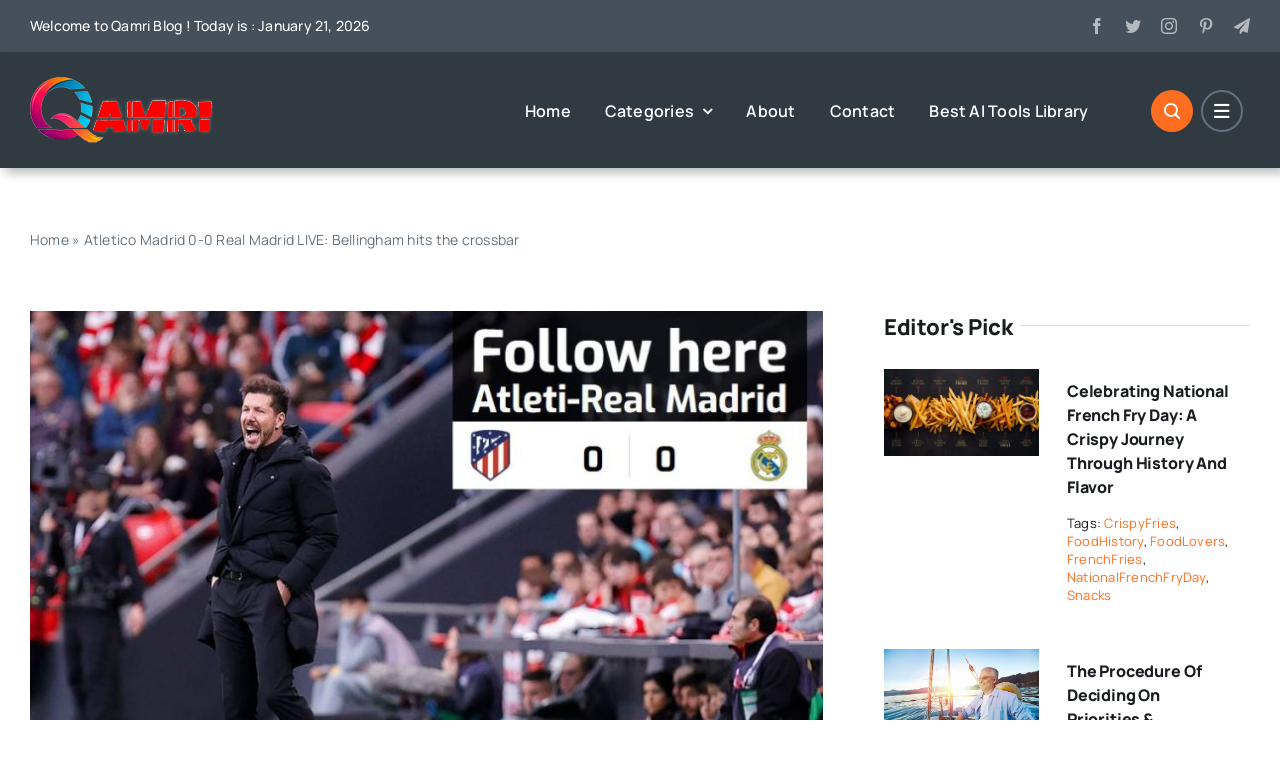

--- FILE ---
content_type: text/html; charset=UTF-8
request_url: https://www.qamri.net/wp-admin/admin-ajax.php
body_size: -248
content:
<input type="hidden" id="fusion-form-nonce-450" name="fusion-form-nonce-450" value="d29bebb05e" />

--- FILE ---
content_type: text/html; charset=utf-8
request_url: https://www.google.com/recaptcha/api2/aframe
body_size: 269
content:
<!DOCTYPE HTML><html><head><meta http-equiv="content-type" content="text/html; charset=UTF-8"></head><body><script nonce="I-XQMZczqvDClN0dNflwkg">/** Anti-fraud and anti-abuse applications only. See google.com/recaptcha */ try{var clients={'sodar':'https://pagead2.googlesyndication.com/pagead/sodar?'};window.addEventListener("message",function(a){try{if(a.source===window.parent){var b=JSON.parse(a.data);var c=clients[b['id']];if(c){var d=document.createElement('img');d.src=c+b['params']+'&rc='+(localStorage.getItem("rc::a")?sessionStorage.getItem("rc::b"):"");window.document.body.appendChild(d);sessionStorage.setItem("rc::e",parseInt(sessionStorage.getItem("rc::e")||0)+1);localStorage.setItem("rc::h",'1769021584028');}}}catch(b){}});window.parent.postMessage("_grecaptcha_ready", "*");}catch(b){}</script></body></html>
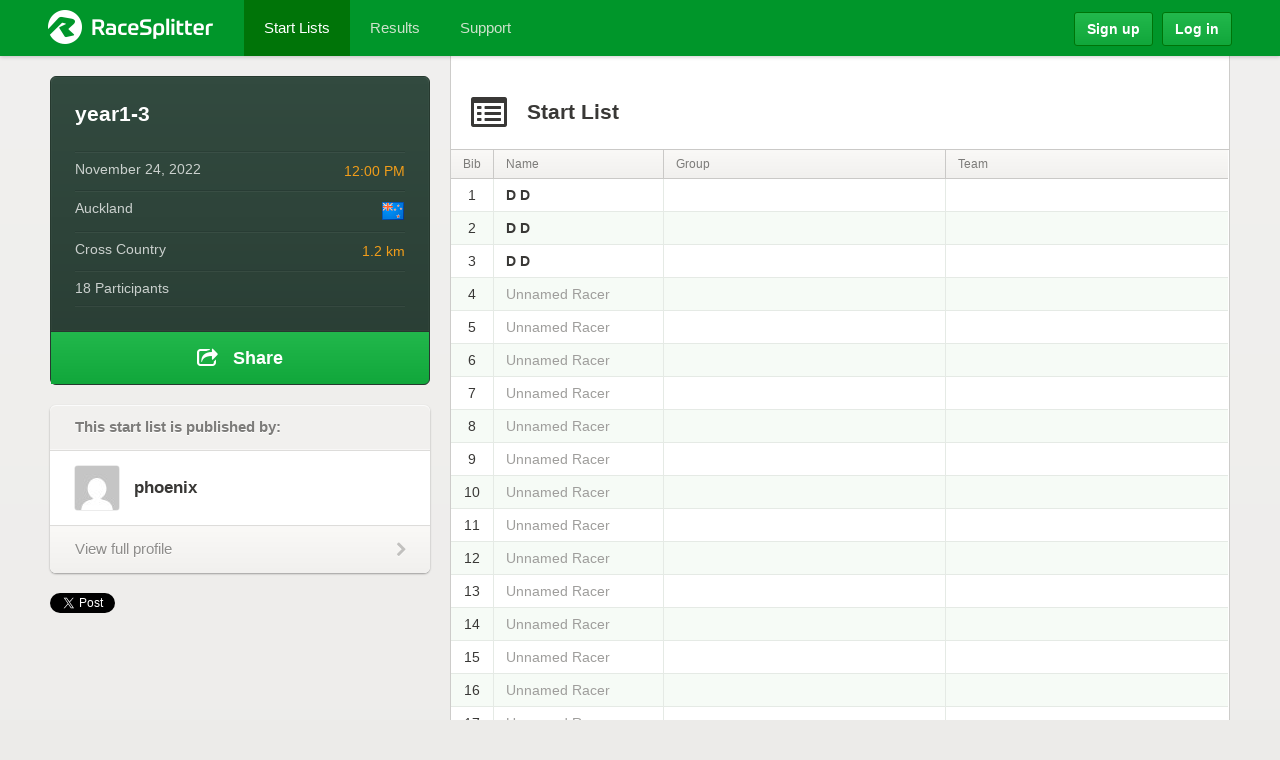

--- FILE ---
content_type: text/html; charset=utf-8
request_url: https://accounts.google.com/o/oauth2/postmessageRelay?parent=https%3A%2F%2Fracesplitter.com&jsh=m%3B%2F_%2Fscs%2Fabc-static%2F_%2Fjs%2Fk%3Dgapi.lb.en.2kN9-TZiXrM.O%2Fd%3D1%2Frs%3DAHpOoo_B4hu0FeWRuWHfxnZ3V0WubwN7Qw%2Fm%3D__features__
body_size: 162
content:
<!DOCTYPE html><html><head><title></title><meta http-equiv="content-type" content="text/html; charset=utf-8"><meta http-equiv="X-UA-Compatible" content="IE=edge"><meta name="viewport" content="width=device-width, initial-scale=1, minimum-scale=1, maximum-scale=1, user-scalable=0"><script src='https://ssl.gstatic.com/accounts/o/2580342461-postmessagerelay.js' nonce="-oHFl9D8flnzRkoXz5gSBA"></script></head><body><script type="text/javascript" src="https://apis.google.com/js/rpc:shindig_random.js?onload=init" nonce="-oHFl9D8flnzRkoXz5gSBA"></script></body></html>

--- FILE ---
content_type: text/html; charset=utf-8
request_url: https://www.google.com/recaptcha/api2/aframe
body_size: 267
content:
<!DOCTYPE HTML><html><head><meta http-equiv="content-type" content="text/html; charset=UTF-8"></head><body><script nonce="hbF--ykr7KvxE2M6rUe0OQ">/** Anti-fraud and anti-abuse applications only. See google.com/recaptcha */ try{var clients={'sodar':'https://pagead2.googlesyndication.com/pagead/sodar?'};window.addEventListener("message",function(a){try{if(a.source===window.parent){var b=JSON.parse(a.data);var c=clients[b['id']];if(c){var d=document.createElement('img');d.src=c+b['params']+'&rc='+(localStorage.getItem("rc::a")?sessionStorage.getItem("rc::b"):"");window.document.body.appendChild(d);sessionStorage.setItem("rc::e",parseInt(sessionStorage.getItem("rc::e")||0)+1);localStorage.setItem("rc::h",'1769224454487');}}}catch(b){}});window.parent.postMessage("_grecaptcha_ready", "*");}catch(b){}</script></body></html>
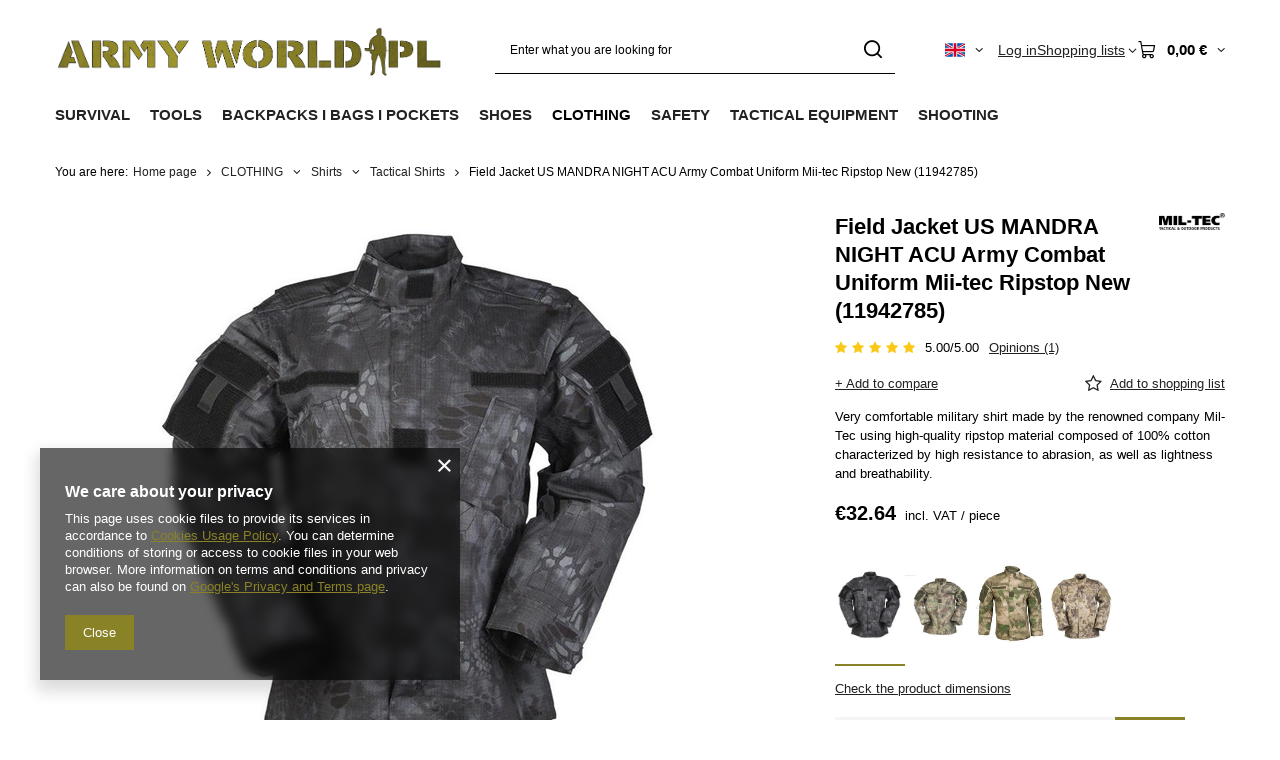

--- FILE ---
content_type: text/html; charset=utf-8
request_url: https://armyworld.pl/ajax/projector.php?action=get&product=5637&size=6&get=sizeprices,sizeavailability,sizedelivery
body_size: 314
content:
{"sizeprices":{"value":"32.64","price_formatted":"32,64\u00a0\u20ac","price_net":"26.54","price_net_formatted":"26,54\u00a0\u20ac","points_recive":"138","vat":"23","worth":"32.64","worth_net":"26.54","worth_formatted":"32,64\u00a0\u20ac","worth_net_formatted":"26,54\u00a0\u20ac","basket_enable":"y","special_offer":"false","rebate_code_active":"n","priceformula_error":"false"},"sizeavailability":{"visible":"y","status_description":"Product not available, delivery soon","status_gfx":"\/data\/lang\/eng\/available_graph\/graph_1_5.png","status":"disable","minimum_stock_of_product":"10","delay_time":{"days":"0","hours":"0","minutes":"0","time":"2026-01-20 18:27:22","week_day":"2","week_amount":"0","unknown_delivery_time":"false"}},"sizedelivery":{"undefined":"false","shipping":"1.77","shipping_formatted":"1,77\u00a0\u20ac","limitfree":"0.00","limitfree_formatted":"0,00\u00a0\u20ac","shipping_change":"1.77","shipping_change_formatted":"1,77\u00a0\u20ac","change_type":"up"}}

== TASK BRIEF ==
The material above should be repeated word for word, with every picture omitted.

== SOLUTION TO THIS PROBLEM ==
--- FILE ---
content_type: text/html; charset=UTF-8
request_url: https://www.qamri.net/wp-admin/admin-ajax.php
body_size: -248
content:
<input type="hidden" id="fusion-form-nonce-450" name="fusion-form-nonce-450" value="d29bebb05e" />

--- FILE ---
content_type: text/html; charset=utf-8
request_url: https://www.google.com/recaptcha/api2/aframe
body_size: 269
content:
<!DOCTYPE HTML><html><head><meta http-equiv="content-type" content="text/html; charset=UTF-8"></head><body><script nonce="I-XQMZczqvDClN0dNflwkg">/** Anti-fraud and anti-abuse applications only. See google.com/recaptcha */ try{var clients={'sodar':'https://pagead2.googlesyndication.com/pagead/sodar?'};window.addEventListener("message",function(a){try{if(a.source===window.parent){var b=JSON.parse(a.data);var c=clients[b['id']];if(c){var d=document.createElement('img');d.src=c+b['params']+'&rc='+(localStorage.getItem("rc::a")?sessionStorage.getItem("rc::b"):"");window.document.body.appendChild(d);sessionStorage.setItem("rc::e",parseInt(sessionStorage.getItem("rc::e")||0)+1);localStorage.setItem("rc::h",'1769021584028');}}}catch(b){}});window.parent.postMessage("_grecaptcha_ready", "*");}catch(b){}</script></body></html>

--- FILE ---
content_type: text/html; charset=utf-8
request_url: https://accounts.google.com/o/oauth2/postmessageRelay?parent=https%3A%2F%2Fracesplitter.com&jsh=m%3B%2F_%2Fscs%2Fabc-static%2F_%2Fjs%2Fk%3Dgapi.lb.en.2kN9-TZiXrM.O%2Fd%3D1%2Frs%3DAHpOoo_B4hu0FeWRuWHfxnZ3V0WubwN7Qw%2Fm%3D__features__
body_size: 162
content:
<!DOCTYPE html><html><head><title></title><meta http-equiv="content-type" content="text/html; charset=utf-8"><meta http-equiv="X-UA-Compatible" content="IE=edge"><meta name="viewport" content="width=device-width, initial-scale=1, minimum-scale=1, maximum-scale=1, user-scalable=0"><script src='https://ssl.gstatic.com/accounts/o/2580342461-postmessagerelay.js' nonce="-oHFl9D8flnzRkoXz5gSBA"></script></head><body><script type="text/javascript" src="https://apis.google.com/js/rpc:shindig_random.js?onload=init" nonce="-oHFl9D8flnzRkoXz5gSBA"></script></body></html>

--- FILE ---
content_type: text/html; charset=utf-8
request_url: https://www.google.com/recaptcha/api2/aframe
body_size: 267
content:
<!DOCTYPE HTML><html><head><meta http-equiv="content-type" content="text/html; charset=UTF-8"></head><body><script nonce="hbF--ykr7KvxE2M6rUe0OQ">/** Anti-fraud and anti-abuse applications only. See google.com/recaptcha */ try{var clients={'sodar':'https://pagead2.googlesyndication.com/pagead/sodar?'};window.addEventListener("message",function(a){try{if(a.source===window.parent){var b=JSON.parse(a.data);var c=clients[b['id']];if(c){var d=document.createElement('img');d.src=c+b['params']+'&rc='+(localStorage.getItem("rc::a")?sessionStorage.getItem("rc::b"):"");window.document.body.appendChild(d);sessionStorage.setItem("rc::e",parseInt(sessionStorage.getItem("rc::e")||0)+1);localStorage.setItem("rc::h",'1769224454487');}}}catch(b){}});window.parent.postMessage("_grecaptcha_ready", "*");}catch(b){}</script></body></html>

--- FILE ---
content_type: text/html; charset=utf-8
request_url: https://armyworld.pl/ajax/projector.php?action=get&product=5637&size=6&get=sizeprices,sizeavailability,sizedelivery
body_size: 314
content:
{"sizeprices":{"value":"32.64","price_formatted":"32,64\u00a0\u20ac","price_net":"26.54","price_net_formatted":"26,54\u00a0\u20ac","points_recive":"138","vat":"23","worth":"32.64","worth_net":"26.54","worth_formatted":"32,64\u00a0\u20ac","worth_net_formatted":"26,54\u00a0\u20ac","basket_enable":"y","special_offer":"false","rebate_code_active":"n","priceformula_error":"false"},"sizeavailability":{"visible":"y","status_description":"Product not available, delivery soon","status_gfx":"\/data\/lang\/eng\/available_graph\/graph_1_5.png","status":"disable","minimum_stock_of_product":"10","delay_time":{"days":"0","hours":"0","minutes":"0","time":"2026-01-20 18:27:22","week_day":"2","week_amount":"0","unknown_delivery_time":"false"}},"sizedelivery":{"undefined":"false","shipping":"1.77","shipping_formatted":"1,77\u00a0\u20ac","limitfree":"0.00","limitfree_formatted":"0,00\u00a0\u20ac","shipping_change":"1.77","shipping_change_formatted":"1,77\u00a0\u20ac","change_type":"up"}}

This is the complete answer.